Exploiting the Potential of Seq2Seq Models as Robust Few-Shot Learners

Thank you, Reviewer SaZz, for your positive opinion. In the following, let us try to address your concerns.

The model proposed seems too simple. However, the experimental analysis and finding is nontrivial.

Thanks again for recognizing the value of our findings. Our work's primary contribution, as recognized by the reviewers, is the rediscovery of in-context few-shot learning capabilities within seq2seq models, realized through comprehensive experimentation. Our endeavor aims to highlight that seq2seq models inherently possess the capability for in-context learning, rather than introducing a novel methodology. Therefore, instead of employing specialized and potentially non-generalizable methods, we focus on applying straightforward and universally applicable methods that are tailored to the innate structure and objectives of seq2seq models. The effectiveness of our proposed objective-aligned prompting and fusion-based approach, while seemingly straightforward, is attributed to their simple yet carefully crafted design, allowing for seamless integration within the seq2seq framework.

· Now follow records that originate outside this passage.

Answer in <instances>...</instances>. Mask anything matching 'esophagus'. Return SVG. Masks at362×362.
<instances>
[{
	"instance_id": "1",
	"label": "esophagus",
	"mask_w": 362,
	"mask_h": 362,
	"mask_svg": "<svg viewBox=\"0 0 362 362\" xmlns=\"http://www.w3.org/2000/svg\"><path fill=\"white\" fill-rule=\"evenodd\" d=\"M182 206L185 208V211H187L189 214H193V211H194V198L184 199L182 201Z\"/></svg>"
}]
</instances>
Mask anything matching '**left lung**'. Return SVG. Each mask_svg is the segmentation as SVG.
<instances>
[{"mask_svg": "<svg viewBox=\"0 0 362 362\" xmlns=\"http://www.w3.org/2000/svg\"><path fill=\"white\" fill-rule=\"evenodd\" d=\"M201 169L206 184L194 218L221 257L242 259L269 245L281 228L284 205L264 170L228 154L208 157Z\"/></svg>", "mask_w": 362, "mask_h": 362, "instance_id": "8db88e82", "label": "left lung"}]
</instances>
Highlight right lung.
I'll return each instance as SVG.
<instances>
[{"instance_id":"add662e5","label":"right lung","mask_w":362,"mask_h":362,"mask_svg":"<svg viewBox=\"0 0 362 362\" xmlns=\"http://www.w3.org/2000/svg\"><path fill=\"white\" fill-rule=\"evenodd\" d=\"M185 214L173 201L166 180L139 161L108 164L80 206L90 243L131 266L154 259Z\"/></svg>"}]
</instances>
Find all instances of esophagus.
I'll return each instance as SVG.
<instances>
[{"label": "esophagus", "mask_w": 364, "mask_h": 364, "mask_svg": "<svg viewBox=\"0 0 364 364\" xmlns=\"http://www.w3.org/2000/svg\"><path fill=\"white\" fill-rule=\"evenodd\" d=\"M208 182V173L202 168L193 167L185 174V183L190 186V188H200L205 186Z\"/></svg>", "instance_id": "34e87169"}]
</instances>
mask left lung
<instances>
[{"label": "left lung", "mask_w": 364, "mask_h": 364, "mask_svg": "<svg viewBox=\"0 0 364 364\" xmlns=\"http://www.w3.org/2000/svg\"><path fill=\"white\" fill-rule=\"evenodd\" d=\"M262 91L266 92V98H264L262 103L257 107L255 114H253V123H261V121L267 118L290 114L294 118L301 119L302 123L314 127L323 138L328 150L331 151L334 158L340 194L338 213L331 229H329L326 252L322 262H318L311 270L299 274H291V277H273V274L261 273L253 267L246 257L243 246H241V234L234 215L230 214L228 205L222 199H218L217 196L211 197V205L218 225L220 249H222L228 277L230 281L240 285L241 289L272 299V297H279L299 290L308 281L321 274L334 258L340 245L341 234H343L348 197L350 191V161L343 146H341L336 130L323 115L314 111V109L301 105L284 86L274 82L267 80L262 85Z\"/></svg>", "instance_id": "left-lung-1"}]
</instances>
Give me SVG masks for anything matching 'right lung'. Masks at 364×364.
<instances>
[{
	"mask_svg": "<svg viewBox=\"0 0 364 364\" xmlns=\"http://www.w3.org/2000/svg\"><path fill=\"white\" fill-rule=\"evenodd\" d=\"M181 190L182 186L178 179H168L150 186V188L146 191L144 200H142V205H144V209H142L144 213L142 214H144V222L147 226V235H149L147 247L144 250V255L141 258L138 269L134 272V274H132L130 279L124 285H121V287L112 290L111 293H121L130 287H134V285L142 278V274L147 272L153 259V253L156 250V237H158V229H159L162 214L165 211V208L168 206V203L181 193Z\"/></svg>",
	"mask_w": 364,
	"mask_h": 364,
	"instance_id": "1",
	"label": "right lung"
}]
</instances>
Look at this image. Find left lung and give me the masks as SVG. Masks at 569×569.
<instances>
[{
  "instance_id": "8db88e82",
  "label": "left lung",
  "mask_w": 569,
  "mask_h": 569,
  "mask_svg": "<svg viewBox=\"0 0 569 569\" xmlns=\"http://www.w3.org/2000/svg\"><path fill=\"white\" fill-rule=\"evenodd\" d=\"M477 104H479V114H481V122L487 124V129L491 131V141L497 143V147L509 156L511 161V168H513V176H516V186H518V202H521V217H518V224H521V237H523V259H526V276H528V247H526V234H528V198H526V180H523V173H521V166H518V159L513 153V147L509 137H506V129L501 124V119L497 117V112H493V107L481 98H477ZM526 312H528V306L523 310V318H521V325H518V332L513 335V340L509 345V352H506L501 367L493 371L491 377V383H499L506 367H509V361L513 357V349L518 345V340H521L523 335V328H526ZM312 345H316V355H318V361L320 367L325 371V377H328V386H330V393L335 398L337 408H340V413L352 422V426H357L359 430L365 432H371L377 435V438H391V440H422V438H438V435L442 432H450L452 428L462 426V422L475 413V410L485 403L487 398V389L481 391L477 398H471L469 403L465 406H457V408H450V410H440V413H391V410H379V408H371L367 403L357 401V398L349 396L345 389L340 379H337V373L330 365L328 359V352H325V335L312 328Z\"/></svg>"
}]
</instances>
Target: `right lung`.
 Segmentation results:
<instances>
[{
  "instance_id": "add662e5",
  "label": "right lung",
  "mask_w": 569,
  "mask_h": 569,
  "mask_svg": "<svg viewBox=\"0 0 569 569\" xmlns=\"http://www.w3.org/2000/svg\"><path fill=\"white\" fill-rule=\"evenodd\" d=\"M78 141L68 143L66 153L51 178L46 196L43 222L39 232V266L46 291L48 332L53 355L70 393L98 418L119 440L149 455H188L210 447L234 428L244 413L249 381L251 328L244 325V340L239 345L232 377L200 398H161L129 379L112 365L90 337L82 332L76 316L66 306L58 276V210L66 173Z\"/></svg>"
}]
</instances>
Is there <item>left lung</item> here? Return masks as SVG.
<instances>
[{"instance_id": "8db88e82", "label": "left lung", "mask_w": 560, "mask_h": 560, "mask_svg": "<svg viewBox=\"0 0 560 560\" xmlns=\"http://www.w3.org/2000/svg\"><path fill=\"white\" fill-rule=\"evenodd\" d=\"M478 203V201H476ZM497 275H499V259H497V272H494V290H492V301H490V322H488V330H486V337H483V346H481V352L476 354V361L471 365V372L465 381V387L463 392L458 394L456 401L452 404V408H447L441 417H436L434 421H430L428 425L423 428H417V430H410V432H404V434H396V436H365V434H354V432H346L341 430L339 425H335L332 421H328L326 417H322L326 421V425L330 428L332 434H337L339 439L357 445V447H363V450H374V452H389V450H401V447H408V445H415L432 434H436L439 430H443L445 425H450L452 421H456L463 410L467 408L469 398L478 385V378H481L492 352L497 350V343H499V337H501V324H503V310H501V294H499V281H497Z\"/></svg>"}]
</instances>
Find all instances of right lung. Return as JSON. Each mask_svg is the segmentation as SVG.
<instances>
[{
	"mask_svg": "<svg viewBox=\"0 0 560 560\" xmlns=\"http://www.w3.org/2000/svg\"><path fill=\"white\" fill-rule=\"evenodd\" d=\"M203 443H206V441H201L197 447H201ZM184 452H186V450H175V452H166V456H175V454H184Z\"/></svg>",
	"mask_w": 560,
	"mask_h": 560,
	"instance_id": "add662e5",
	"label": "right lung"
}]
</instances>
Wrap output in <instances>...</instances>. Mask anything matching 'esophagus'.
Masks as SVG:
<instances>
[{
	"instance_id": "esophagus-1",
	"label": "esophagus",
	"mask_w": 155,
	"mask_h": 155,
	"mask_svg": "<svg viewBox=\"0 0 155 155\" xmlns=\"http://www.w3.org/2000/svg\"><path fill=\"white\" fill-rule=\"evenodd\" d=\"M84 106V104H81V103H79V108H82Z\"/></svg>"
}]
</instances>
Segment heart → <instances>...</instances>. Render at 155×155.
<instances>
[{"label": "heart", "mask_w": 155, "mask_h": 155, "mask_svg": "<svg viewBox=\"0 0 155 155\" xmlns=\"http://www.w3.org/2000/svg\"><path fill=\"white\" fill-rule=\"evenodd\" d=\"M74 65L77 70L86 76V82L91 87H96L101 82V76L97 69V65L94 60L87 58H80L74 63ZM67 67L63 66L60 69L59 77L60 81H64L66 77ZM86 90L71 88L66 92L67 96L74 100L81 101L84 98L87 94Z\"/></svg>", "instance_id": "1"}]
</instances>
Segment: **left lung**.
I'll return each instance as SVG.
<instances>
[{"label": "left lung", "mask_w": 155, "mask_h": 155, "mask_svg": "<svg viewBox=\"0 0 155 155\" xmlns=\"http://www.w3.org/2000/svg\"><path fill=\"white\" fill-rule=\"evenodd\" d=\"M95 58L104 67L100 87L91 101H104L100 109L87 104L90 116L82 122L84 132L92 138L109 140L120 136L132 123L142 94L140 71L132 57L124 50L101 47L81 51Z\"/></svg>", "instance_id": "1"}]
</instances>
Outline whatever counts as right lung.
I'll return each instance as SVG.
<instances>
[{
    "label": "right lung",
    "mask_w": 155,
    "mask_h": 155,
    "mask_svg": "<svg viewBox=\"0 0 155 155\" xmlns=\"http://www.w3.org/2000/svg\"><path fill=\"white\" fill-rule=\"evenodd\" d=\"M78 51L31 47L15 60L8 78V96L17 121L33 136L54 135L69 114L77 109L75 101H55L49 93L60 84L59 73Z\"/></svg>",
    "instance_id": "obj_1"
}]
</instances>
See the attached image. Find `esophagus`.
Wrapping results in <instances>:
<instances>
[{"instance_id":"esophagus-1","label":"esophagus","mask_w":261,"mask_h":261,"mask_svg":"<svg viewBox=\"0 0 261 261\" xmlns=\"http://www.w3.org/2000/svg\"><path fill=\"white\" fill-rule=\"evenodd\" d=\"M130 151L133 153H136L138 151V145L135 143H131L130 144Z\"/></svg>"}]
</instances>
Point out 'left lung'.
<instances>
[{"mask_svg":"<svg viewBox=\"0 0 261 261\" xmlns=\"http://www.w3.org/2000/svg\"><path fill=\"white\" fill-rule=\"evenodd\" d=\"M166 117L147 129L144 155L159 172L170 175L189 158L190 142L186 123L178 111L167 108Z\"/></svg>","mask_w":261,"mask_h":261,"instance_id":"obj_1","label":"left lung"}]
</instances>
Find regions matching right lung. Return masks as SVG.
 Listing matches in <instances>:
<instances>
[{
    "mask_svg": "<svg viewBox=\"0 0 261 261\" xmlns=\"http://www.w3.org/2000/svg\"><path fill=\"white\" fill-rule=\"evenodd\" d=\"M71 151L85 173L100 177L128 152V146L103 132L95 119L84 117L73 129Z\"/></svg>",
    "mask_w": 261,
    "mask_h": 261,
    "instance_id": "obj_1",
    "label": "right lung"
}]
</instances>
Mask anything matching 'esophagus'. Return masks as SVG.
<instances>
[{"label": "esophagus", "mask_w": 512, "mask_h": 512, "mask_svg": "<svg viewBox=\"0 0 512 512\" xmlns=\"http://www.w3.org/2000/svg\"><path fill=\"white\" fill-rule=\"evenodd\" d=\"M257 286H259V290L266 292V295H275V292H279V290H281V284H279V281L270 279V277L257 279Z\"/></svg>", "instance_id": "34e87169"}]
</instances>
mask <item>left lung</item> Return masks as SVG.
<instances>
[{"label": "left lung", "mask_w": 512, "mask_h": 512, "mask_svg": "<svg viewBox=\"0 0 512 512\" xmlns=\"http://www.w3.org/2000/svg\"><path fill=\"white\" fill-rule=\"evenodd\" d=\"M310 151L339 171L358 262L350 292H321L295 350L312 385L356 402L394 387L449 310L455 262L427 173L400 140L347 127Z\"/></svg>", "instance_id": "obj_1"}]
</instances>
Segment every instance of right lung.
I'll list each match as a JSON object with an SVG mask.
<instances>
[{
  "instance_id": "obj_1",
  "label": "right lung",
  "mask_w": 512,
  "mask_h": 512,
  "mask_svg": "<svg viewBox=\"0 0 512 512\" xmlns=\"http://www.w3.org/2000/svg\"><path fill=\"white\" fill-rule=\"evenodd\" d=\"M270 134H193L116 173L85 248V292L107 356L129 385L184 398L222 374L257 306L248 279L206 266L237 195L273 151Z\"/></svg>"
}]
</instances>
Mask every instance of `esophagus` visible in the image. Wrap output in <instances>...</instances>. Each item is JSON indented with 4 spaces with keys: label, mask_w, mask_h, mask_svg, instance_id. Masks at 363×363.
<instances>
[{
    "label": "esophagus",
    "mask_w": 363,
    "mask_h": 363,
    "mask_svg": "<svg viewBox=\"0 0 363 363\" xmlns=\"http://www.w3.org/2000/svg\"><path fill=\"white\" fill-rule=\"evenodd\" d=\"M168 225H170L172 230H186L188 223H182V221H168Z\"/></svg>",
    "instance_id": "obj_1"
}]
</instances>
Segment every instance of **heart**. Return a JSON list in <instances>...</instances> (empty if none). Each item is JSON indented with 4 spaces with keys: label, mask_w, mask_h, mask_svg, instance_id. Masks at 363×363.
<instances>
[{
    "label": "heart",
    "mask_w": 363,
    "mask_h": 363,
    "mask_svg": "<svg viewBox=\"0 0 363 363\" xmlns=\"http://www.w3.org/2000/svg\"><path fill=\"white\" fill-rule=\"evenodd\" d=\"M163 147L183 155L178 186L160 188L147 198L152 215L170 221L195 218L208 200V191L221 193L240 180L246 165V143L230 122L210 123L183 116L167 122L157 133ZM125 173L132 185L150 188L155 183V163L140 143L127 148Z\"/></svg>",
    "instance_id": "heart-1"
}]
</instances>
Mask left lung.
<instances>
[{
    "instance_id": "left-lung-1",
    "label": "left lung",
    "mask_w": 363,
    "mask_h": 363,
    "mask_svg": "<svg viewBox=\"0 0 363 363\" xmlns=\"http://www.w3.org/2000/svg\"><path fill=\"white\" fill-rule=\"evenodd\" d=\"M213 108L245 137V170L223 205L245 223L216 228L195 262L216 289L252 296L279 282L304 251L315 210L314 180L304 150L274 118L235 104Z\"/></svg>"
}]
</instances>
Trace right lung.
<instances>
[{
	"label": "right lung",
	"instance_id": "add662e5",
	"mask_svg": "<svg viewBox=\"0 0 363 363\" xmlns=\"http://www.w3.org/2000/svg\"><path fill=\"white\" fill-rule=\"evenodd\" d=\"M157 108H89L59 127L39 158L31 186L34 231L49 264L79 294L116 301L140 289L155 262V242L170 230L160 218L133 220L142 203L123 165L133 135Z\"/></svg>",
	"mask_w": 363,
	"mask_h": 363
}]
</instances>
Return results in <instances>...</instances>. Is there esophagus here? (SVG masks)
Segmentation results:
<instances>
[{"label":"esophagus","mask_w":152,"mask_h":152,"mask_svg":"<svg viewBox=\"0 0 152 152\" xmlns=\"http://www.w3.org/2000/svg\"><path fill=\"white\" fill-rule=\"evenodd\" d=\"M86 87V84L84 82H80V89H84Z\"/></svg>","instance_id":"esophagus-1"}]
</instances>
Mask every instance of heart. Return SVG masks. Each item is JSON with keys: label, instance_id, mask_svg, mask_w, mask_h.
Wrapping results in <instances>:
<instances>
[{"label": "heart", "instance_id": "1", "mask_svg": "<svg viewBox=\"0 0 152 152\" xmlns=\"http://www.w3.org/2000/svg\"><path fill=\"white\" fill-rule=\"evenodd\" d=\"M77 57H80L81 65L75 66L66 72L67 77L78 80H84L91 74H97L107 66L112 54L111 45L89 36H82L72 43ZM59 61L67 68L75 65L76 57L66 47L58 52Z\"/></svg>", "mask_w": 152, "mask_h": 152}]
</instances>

Additionally, a critical aspect of in-context learning capabilities lies in the model itself, which needs to be trained with high-quality data and a well-defined objective to possess higher-order skills. Recently, research focus has shifted predominantly towards decoder-only models, resulting in a relative neglect of seq2seq models in the area of in-context learning. Recognizing this gap, we employed a direct yet impactful strategy to showcase the capabilities of seq2seq models, which we consider to be a meaningful endeavor. Through our work, we expect that seq2seq models will be more deeply researched in the future as Large Language Models. We would be grateful if this aspect is acknowledged as our contribution.

The paper might want to explain a bit more about the specific tasks of few-shot learning.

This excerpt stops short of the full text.